呵呵呵……糗大了,众家姊妹要是知道,肯定笑得人仰马翻。
宁下心神,她轻灵地跃上墙头,眼眸细细眯着,试图寻找那蒙面人的影踪,另一方面则想确认来时方向。
「怪啦,怎么可能……」兀自嘟哝,她秀朗的眉拧起,月夜下一片静默,偏就弄不明白为什么把人给追丢了?
深吸了口气,她从墙头跃下,双脚着地的那一刹那,心下陡惊──
那蒙面人来得神不知鬼不觉,直挺挺地与她对立,两人相距竟不出一臂。
窦来弟不作思考,事实上也无暇思考,脚尖刚沾地,九节鞭已往右后方甩去,斜披背脊,由她左肩上头打出,直取对方门面。
「你是谁?为何蒙面?夜闯九江四海所为何事?」
连番问话的同时,他避过她第一波的击打,那九节鞭形势如蛇,难以捉摸,在窦来弟腕上拨挂再起,前端锐利的镳头探向他右侧,几是贴着耳垂划过。
「呵呵呵呵……」
一只耳差些送给人家当下酒菜了,他却笑了出来,不知是因蒙着面还是天生音色如此,他的笑声十分低沉,像古刹钟响后,缭绕在山林间的余音。「还真是锲而不舍哪,窦三姑娘。」
「你知道我?」知己知彼,百战百胜,当下她已输上一着。九节鞭疾抽回手,她旋了半圈稳住身躯,两眸瞬也不瞬地盯住他,带着评估,「你到底是谁?」
「无名小卒,说出来有辱姑娘清听,也就不说了。」他双臂抱胸,整个人背光而立,那对眼瞳倒是炯炯有神,闪动着两簇火花。
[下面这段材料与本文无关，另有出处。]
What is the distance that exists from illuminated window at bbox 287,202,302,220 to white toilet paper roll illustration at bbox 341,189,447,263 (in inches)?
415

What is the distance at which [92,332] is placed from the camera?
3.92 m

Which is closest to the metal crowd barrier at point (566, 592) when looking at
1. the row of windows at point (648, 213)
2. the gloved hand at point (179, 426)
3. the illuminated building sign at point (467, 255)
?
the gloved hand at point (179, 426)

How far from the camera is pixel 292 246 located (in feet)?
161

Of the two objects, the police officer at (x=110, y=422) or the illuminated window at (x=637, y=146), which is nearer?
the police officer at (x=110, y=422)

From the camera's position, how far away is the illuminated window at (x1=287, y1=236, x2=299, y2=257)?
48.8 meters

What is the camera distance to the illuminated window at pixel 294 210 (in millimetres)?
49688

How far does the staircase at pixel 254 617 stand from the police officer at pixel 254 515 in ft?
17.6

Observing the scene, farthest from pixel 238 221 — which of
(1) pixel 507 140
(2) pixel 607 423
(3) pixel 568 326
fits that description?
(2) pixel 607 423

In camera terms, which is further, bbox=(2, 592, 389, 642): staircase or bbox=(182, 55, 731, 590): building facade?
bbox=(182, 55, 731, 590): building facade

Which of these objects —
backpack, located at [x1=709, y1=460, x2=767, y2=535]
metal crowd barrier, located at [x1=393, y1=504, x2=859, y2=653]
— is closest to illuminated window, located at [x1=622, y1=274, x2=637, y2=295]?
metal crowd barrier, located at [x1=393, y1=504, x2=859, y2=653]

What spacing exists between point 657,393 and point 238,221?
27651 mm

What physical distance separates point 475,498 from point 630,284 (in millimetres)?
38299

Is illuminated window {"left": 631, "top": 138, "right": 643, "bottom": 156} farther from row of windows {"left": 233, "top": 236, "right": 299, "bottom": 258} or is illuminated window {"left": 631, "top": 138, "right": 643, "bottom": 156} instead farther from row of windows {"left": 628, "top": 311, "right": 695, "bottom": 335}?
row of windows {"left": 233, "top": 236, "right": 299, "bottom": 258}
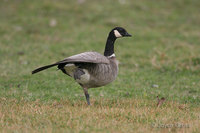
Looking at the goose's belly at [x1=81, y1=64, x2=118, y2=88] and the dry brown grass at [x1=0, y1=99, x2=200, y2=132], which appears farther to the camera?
the goose's belly at [x1=81, y1=64, x2=118, y2=88]

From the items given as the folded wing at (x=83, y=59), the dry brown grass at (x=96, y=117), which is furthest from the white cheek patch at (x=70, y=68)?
the dry brown grass at (x=96, y=117)

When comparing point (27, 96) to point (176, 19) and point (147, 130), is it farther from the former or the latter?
point (176, 19)

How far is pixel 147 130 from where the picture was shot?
4.99 meters

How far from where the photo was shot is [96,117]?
18.2 ft

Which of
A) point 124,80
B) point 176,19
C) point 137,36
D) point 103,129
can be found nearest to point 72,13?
point 137,36

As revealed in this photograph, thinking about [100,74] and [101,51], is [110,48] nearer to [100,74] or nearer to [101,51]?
[100,74]

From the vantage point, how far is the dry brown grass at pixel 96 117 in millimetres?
5055

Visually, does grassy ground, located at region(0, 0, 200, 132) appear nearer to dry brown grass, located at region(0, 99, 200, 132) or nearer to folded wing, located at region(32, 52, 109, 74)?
dry brown grass, located at region(0, 99, 200, 132)

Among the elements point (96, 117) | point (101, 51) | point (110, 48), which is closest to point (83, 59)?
point (96, 117)

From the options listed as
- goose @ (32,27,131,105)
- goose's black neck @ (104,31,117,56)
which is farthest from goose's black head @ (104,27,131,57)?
goose @ (32,27,131,105)

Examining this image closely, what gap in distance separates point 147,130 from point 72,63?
2.02 meters

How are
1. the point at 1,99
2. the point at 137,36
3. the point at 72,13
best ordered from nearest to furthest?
the point at 1,99 < the point at 137,36 < the point at 72,13

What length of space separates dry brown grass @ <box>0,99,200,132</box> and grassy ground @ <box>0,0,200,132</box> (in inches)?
0.7

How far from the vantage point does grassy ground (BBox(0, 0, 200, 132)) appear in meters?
A: 5.54
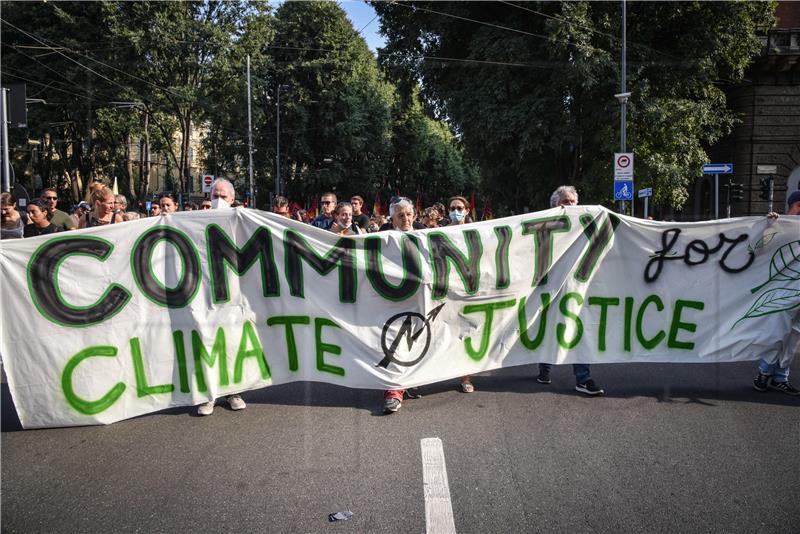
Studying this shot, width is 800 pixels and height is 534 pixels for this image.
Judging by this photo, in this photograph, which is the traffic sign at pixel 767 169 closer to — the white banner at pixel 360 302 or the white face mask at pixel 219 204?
the white banner at pixel 360 302

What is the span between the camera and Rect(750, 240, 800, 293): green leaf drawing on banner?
560cm

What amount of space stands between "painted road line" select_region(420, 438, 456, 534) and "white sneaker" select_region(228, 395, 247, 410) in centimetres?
163

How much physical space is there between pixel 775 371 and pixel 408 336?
10.3 feet

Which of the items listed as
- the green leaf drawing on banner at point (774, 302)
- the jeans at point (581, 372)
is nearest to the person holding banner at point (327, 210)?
the jeans at point (581, 372)

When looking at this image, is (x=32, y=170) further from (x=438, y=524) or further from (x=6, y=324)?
(x=438, y=524)

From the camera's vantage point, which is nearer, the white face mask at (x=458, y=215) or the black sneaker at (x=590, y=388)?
the black sneaker at (x=590, y=388)

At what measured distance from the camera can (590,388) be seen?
17.6 feet

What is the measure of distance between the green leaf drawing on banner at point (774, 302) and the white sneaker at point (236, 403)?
4.22 meters

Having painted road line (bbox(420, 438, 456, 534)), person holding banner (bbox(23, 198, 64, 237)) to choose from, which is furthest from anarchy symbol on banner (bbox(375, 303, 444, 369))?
person holding banner (bbox(23, 198, 64, 237))

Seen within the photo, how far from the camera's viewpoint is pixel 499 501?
337 centimetres

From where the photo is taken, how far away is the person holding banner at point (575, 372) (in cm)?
536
「少要嘴皮了你。」窦来弟略偏螓首,唇微嘟,那模样不像发怒,倒有点儿像捉到对方的把柄。
她用那种「喔──你该槽了」的口气续道:「且不问阁下上咱们四海干啥儿偷鸡摸狗的勾当,你啊,打破咱们家的大染缸,那可是云姨用了好多年的玩意儿,没那只大缸,不能染手巾、没法儿储雨水,想腌菜、腌瓜也少个方便容器,哼哼,瞧着吧!要是抓到你,云姨的裙里腿肯定踢得你翻斤斗,还要把你小卸两百一十六块喂狗。」
闻言,他边摇着头,忍不住哈哈大笑,「九江的狗嫌我的肉太腥,吃不下去的。」还是爱耍嘴皮,他抬起一手拨过及肩的散发,低沉又道:「还有,若在下没记错,那只大缸明明是毁在三姑娘手里,一招九节鞭打得缸破水流,怎地栽在我头上来啦?」
窦来弟大眼眨巴着,菱唇有笑,缓缓朝他迈近一步。
「你这人心眼真够坏的,要是你乖乖地站在原地让我打,人家的九节鞭自然不会失了准头,自然是扎进你肉里,而云姨的大缸自然会好端端的。」
「归咎起来,还真是我错了?」他希奇地挑眉,
窦来弟螓首微颔,玩着自个儿的贴身兵器,语调无害而柔软:「大丈夫要勇于认错哩,呵呵……你能知错是最好了。也省得我多说什么,所谓知错能政,善莫大……」
「焉」字尚未道出,她的九节鞭再度往右后方疾甩,一个背鞭,这次镳头打右肩出来,迅疾直攻他双目。
这一招来得十分阴险,他败在轻敌,不知一个小小姑娘竟有这等心思,也莫怪她会练这门九节鞭的武功,鬼灵多变、敏锐复杂,简直和她性情一模一样。